Wolfgang Tillmans’s exhibition at the Tate Modern is definitively not a retrospective. Though photographs such as paper drop Prinzessinnenstrasse and Anders pulling splinter from his foot have become familiar, his practiced method of displaying prints as whole-room installations invites infinite new perspectives and interpretations, and address a new range of political and social concerns. Meditations on shifting cultural attitudes, distrust of the media, conflict, climate change, utopianism, and activism, are presented alongside personal motifs reflecting on youth and aging, the public and the private, sexuality, and vulnerability.
By placing his images in constantly mutable environments, their meaning irreducible and unsettled, Tillmans explores the element of indeterminancy within photography that seems alien to its nature; he rejects the assumption that meaning is inherently embedded within the photograph, instead suggesting that photographs take on new meaning as they are re-contextualised and re-considered in relation to other images.
Hundreds of photographs of every size, framed and unframed, grouped and alone, bent, curved, and crumpled, held in place with tape, glue, pins, and clips, draw attention to the materiality of the photographic image as an object, and the artificial environment of the exhibition space. The arrangement echoes a world crowded with stimuli; photographs peer down at you from the ceiling, or look up at you from below, clusters of 6x4 prints lure you into corners, and huge abstractions are hung in narrow rooms to soak you in their delicate forms. New technologies offer a depth of detail that is at once compelling and excessive. Repeated images ruminate upon the photograph as an indefinitely re-producible image, where each print has equal value to that of the original. There is no material heirachy, a high quality hand-print is presented on the same plane as an inkjet print, and these are interspersed with iphone screenshots and articles ripped from newspapers in a deliberately fragmented and often provocative display of juxtapositions.
Cameraless images such as Greifbar and Blushes #136, evoke something ethereal and otherworldly, delicate and transient, ink falling into water, or threads of blood pulsating below the surface of the skin. The formation of these pieces rely upon the erratic nature of light itself, combined with the physical gestures of the artist, the results cannot be re-produced and yet elements of chance distance them from the process of painting, asserting the images as inherently photograpic. The cameraless images within the exhibition also work to dissipate the idea of Tillmans as the eyes through which the viewer sees, and distancing the exhibition from autobiographical interpretation.

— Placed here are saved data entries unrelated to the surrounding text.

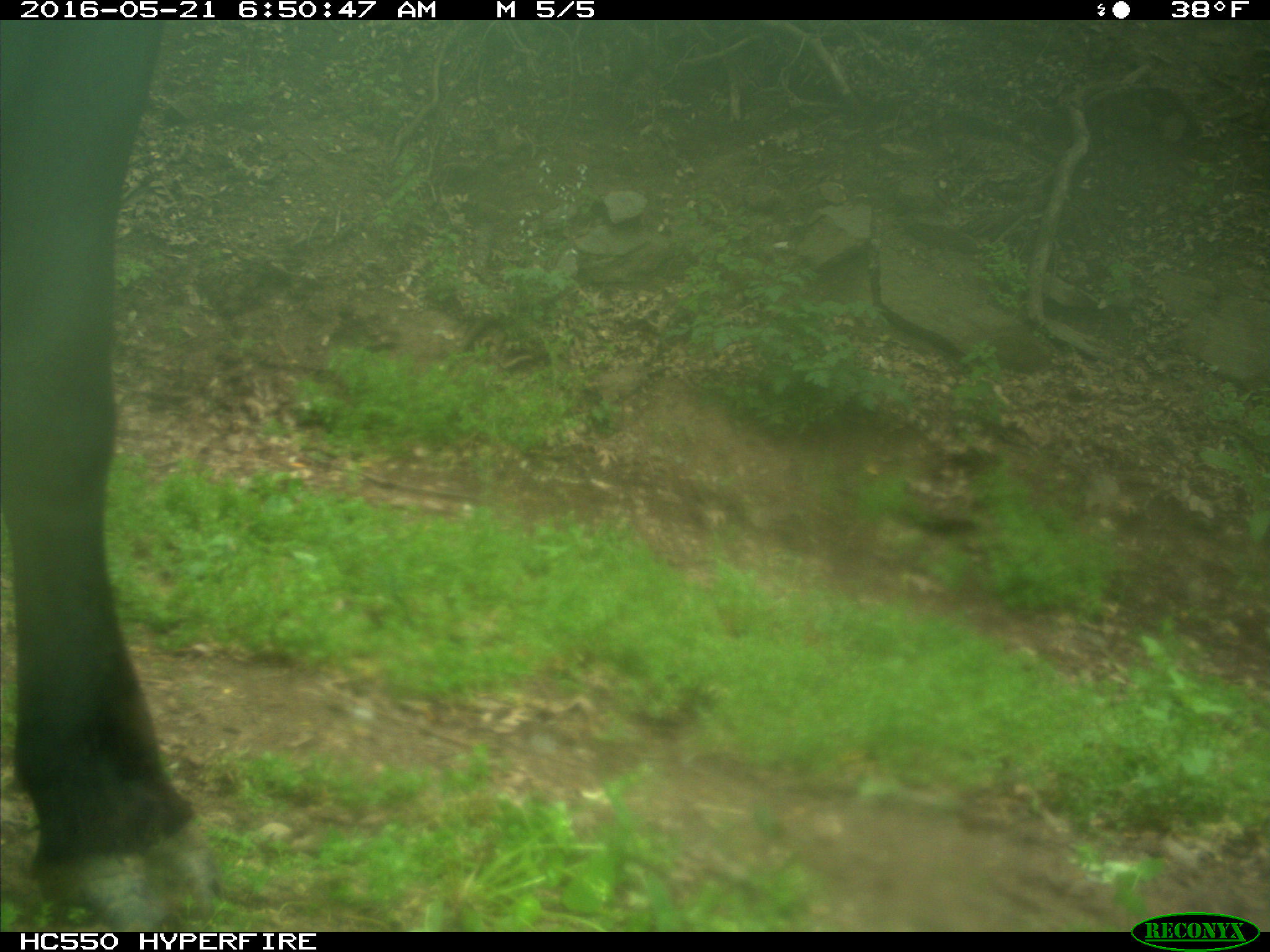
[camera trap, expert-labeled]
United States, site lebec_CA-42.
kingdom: Animalia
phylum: Chordata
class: Mammalia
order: Artiodactyla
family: Bovidae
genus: Bos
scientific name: Bos taurus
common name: domestic cow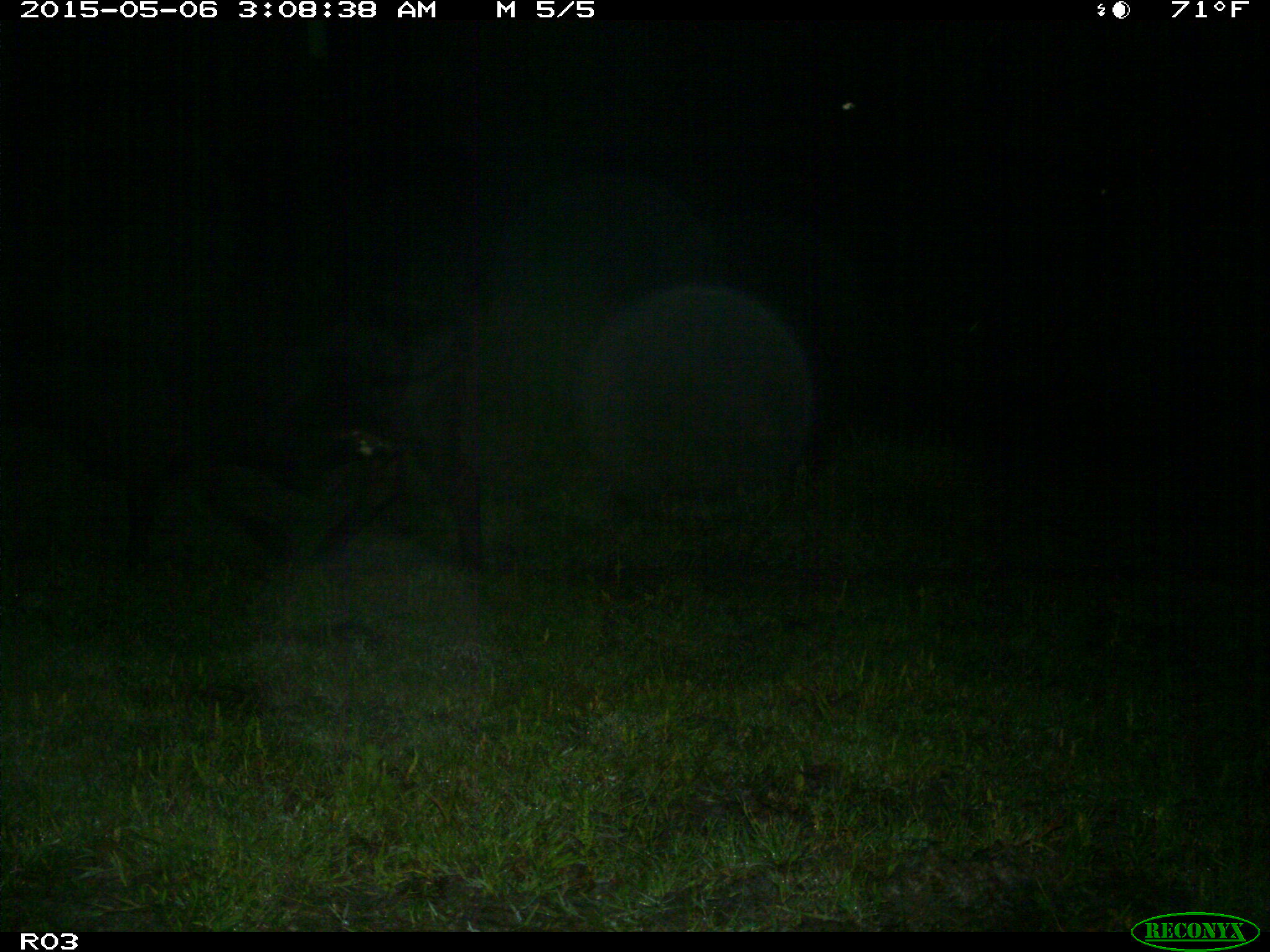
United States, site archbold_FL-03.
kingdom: Animalia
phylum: Chordata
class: Mammalia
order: Artiodactyla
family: Bovidae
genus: Bos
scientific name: Bos taurus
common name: domestic cow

Tillmans’s rejection of a hierachy is also seen in his range of subject matter, portraits of Morrissey, Frank Ocean, Oscar Niemeyer and Patti Smith, sit alongside friends, lovers, and anonymous street figures. The mundane is approached with deliberate formality, a discarded plastic bag is photographed with the same reverence as a blossoming apple tree. The camera is considered a tool by which to nurture sensitive perception, drawing attention to the banal, and encouraging moments of clarity within the frenetic flood of imagery that is contemporary culture.

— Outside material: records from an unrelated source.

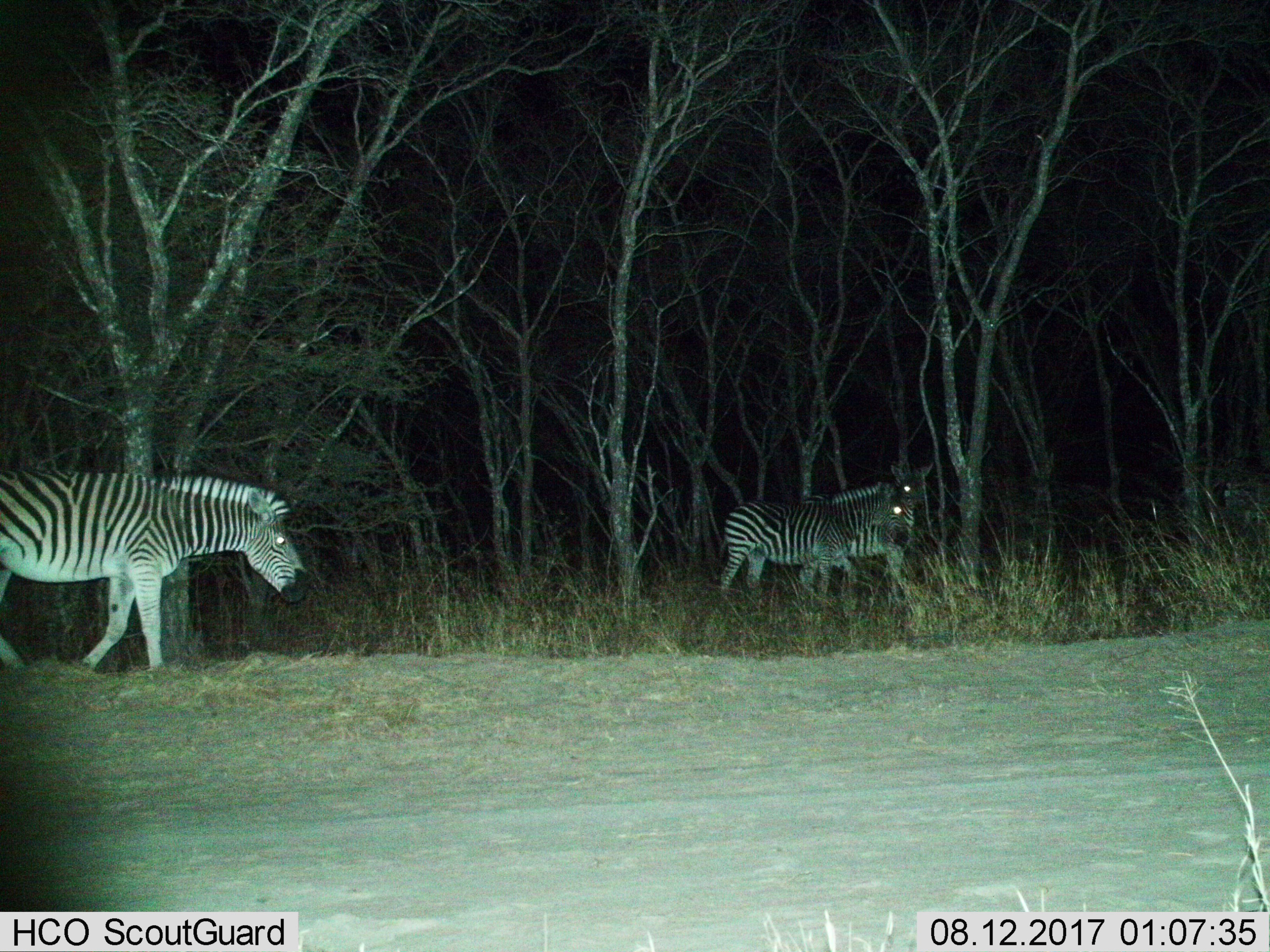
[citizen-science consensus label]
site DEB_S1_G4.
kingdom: Animalia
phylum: Chordata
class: Mammalia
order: Perissodactyla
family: Equidae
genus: Equus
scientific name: Equus quagga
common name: plains zebra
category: zebraplains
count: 3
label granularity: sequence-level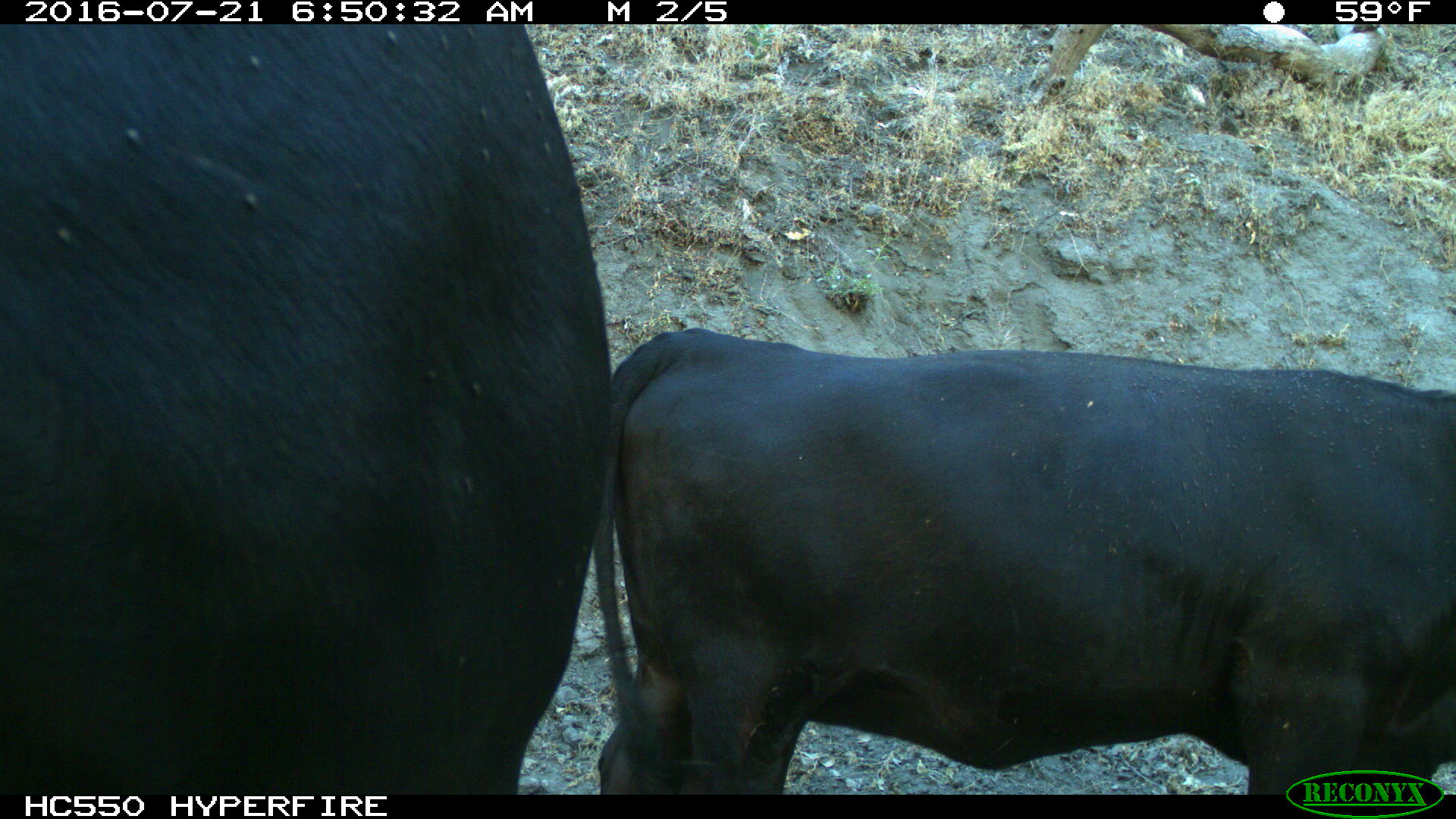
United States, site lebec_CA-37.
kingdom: Animalia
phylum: Chordata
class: Mammalia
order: Artiodactyla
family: Bovidae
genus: Bos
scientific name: Bos taurus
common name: domestic cow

Publications, sculptural pieces, and videos are also on display; in the South Tank, Tillmans experiments with light and sound, offering immersive environments with a range of artistic collaborators.

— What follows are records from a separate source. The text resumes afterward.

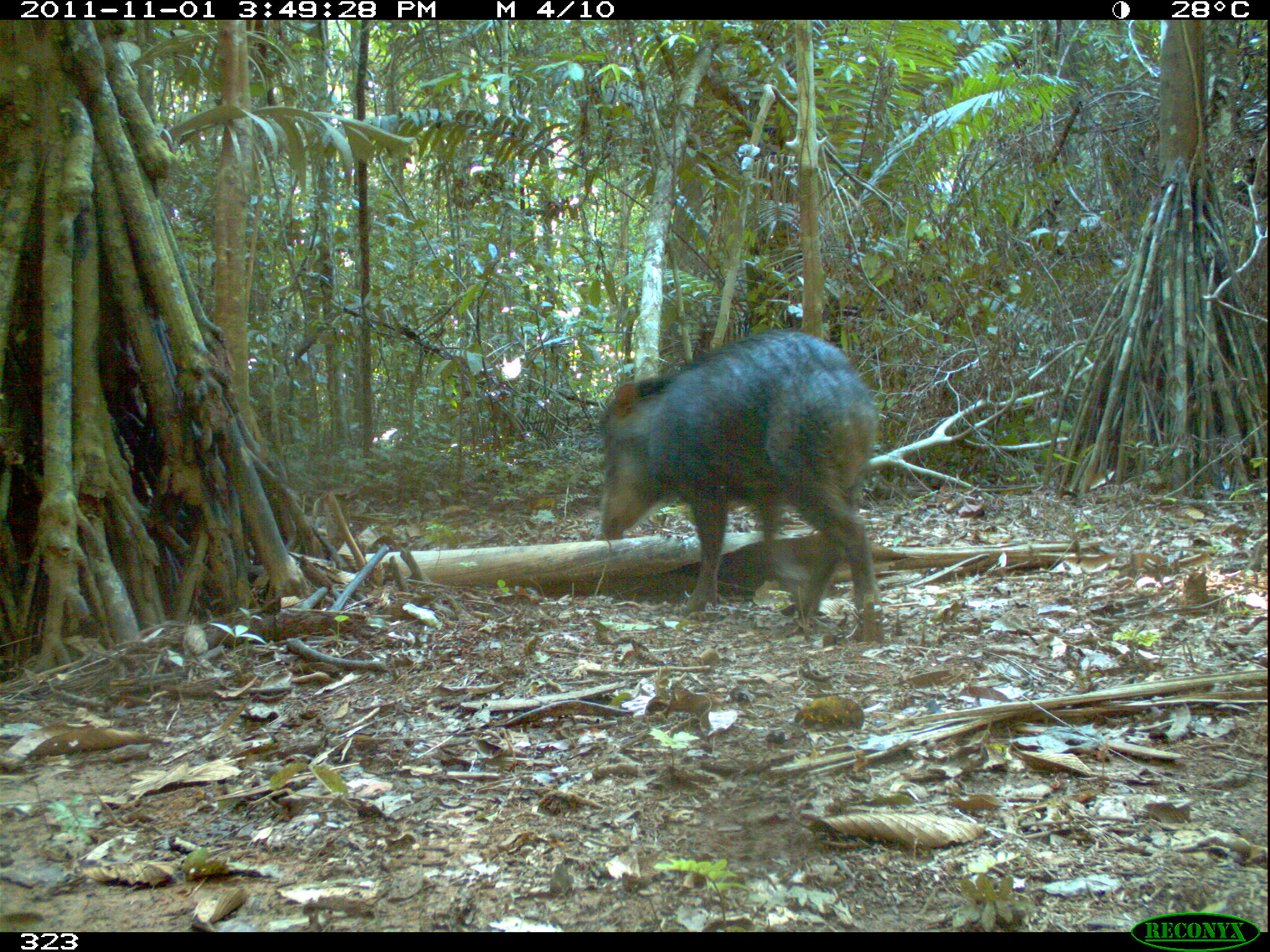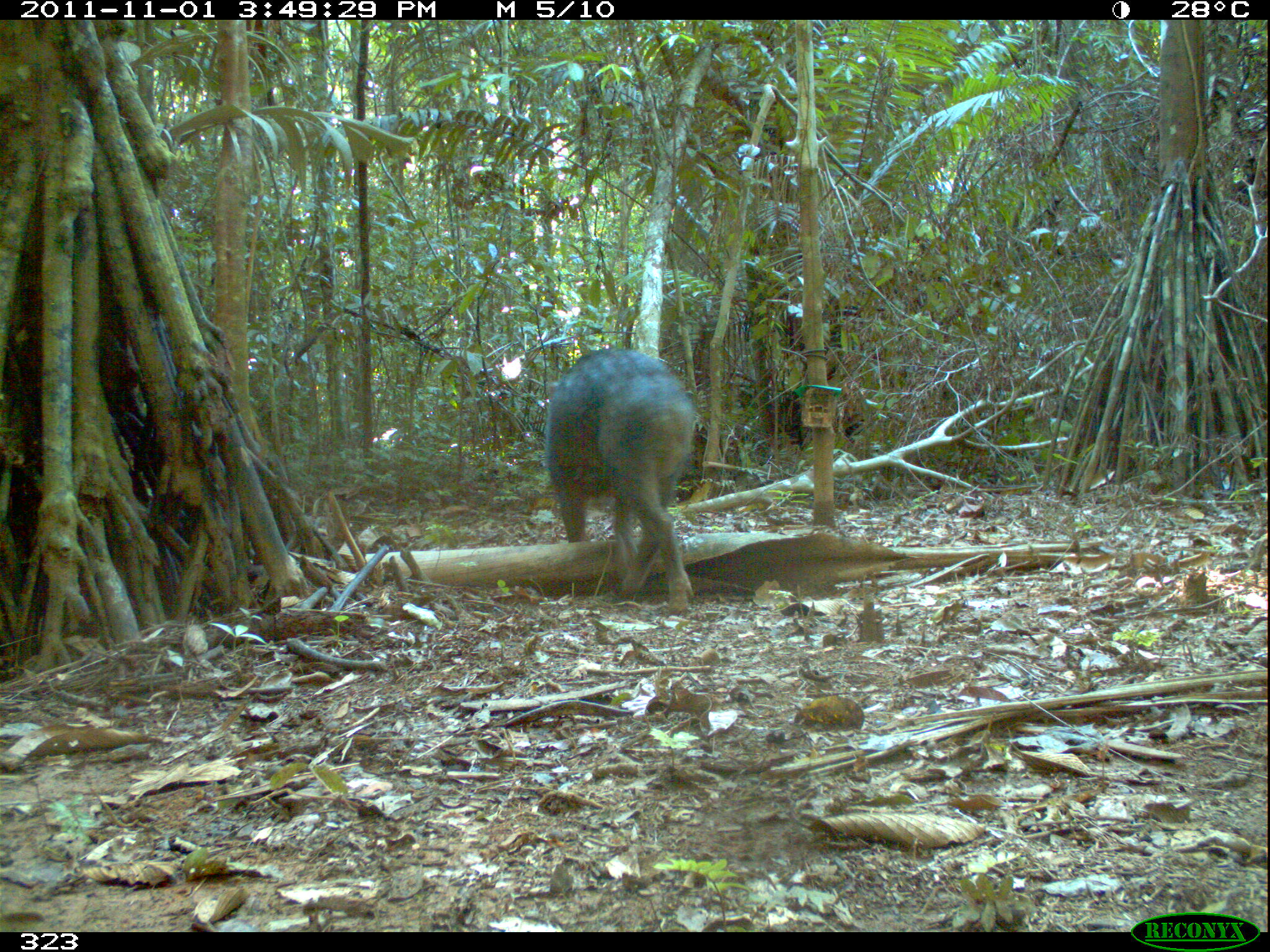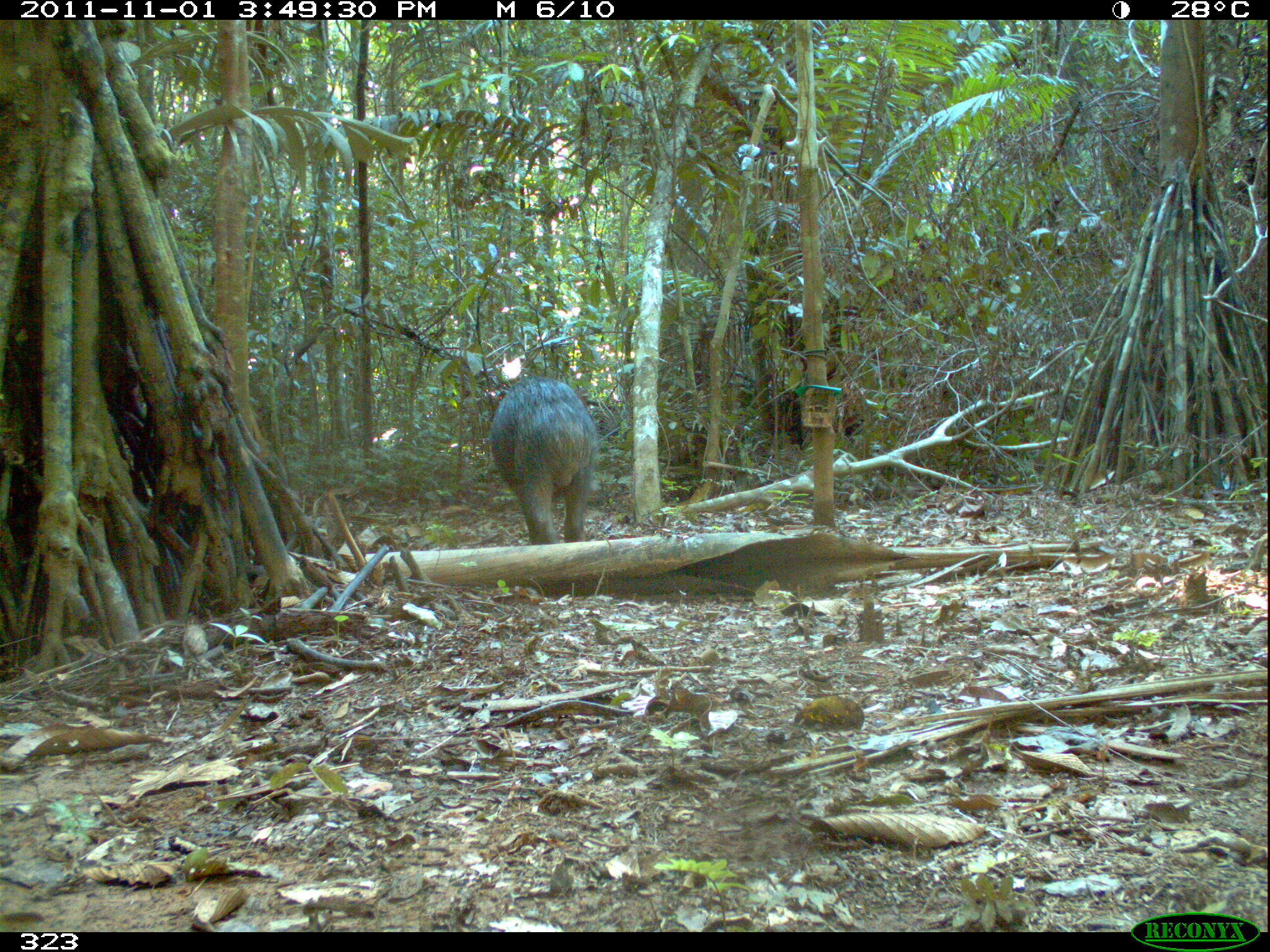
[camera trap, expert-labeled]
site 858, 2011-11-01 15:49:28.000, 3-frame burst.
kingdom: Animalia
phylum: Chordata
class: Mammalia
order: Artiodactyla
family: Tayassuidae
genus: Tayassu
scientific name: Tayassu pecari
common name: white-lipped peccary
Tayassu pecari (white-lipped peccary).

Book for Architects in the Tanks Studio, presents over 450 images detailing Tillmans’s longstanding facination with architecture. The photographs are displayed via projection with changing perspectives and vantage points that aim to present a dislocated multi-layered vision of contemporary built environments and the modifications inhabitants have made to suit their evolving needs. The project is simultaneously figurative and abstract, extracting visual forms from the social fabric without presenting a city stereotype.
Though his practice has continued to expand, the overarching ambition of Wolfgang Tillmans’s work remains unchanged, exploring the boundaries of the photographic medium in order to discover new ways to represent and express the inexhaustible complexity of his subject, which is indeed, life itself.